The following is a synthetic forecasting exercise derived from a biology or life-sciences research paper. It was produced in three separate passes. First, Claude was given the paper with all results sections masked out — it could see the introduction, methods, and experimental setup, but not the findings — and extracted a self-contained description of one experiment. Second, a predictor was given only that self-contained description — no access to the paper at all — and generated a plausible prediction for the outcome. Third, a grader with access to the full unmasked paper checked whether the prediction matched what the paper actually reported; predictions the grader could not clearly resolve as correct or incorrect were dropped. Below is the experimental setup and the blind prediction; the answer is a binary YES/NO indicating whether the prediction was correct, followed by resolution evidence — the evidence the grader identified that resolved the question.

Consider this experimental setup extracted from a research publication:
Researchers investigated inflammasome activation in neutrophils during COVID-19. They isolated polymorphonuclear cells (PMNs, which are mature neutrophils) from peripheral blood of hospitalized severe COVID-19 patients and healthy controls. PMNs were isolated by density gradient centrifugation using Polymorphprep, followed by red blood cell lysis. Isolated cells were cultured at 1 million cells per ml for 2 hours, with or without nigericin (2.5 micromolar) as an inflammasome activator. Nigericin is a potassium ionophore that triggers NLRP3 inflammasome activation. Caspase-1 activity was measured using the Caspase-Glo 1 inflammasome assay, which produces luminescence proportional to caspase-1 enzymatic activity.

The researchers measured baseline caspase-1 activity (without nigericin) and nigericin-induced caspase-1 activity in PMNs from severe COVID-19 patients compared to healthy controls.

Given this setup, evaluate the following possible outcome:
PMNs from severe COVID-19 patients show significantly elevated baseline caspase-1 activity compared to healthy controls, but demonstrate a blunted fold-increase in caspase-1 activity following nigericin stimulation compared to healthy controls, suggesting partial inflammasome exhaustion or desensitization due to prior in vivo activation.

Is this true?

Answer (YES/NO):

**TASK INSTRUCTIONS**
Given the data above, transcribe exactly the lines from the one containing "Consider this experimental" down to the one containing "Given this setup, evaluate", and no others.

**ANSWER TO THE EXERCISE**
Consider this experimental setup extracted from a research publication:
Researchers investigated inflammasome activation in neutrophils during COVID-19. They isolated polymorphonuclear cells (PMNs, which are mature neutrophils) from peripheral blood of hospitalized severe COVID-19 patients and healthy controls. PMNs were isolated by density gradient centrifugation using Polymorphprep, followed by red blood cell lysis. Isolated cells were cultured at 1 million cells per ml for 2 hours, with or without nigericin (2.5 micromolar) as an inflammasome activator. Nigericin is a potassium ionophore that triggers NLRP3 inflammasome activation. Caspase-1 activity was measured using the Caspase-Glo 1 inflammasome assay, which produces luminescence proportional to caspase-1 enzymatic activity.

The researchers measured baseline caspase-1 activity (without nigericin) and nigericin-induced caspase-1 activity in PMNs from severe COVID-19 patients compared to healthy controls.

Given this setup, evaluate the following possible outcome:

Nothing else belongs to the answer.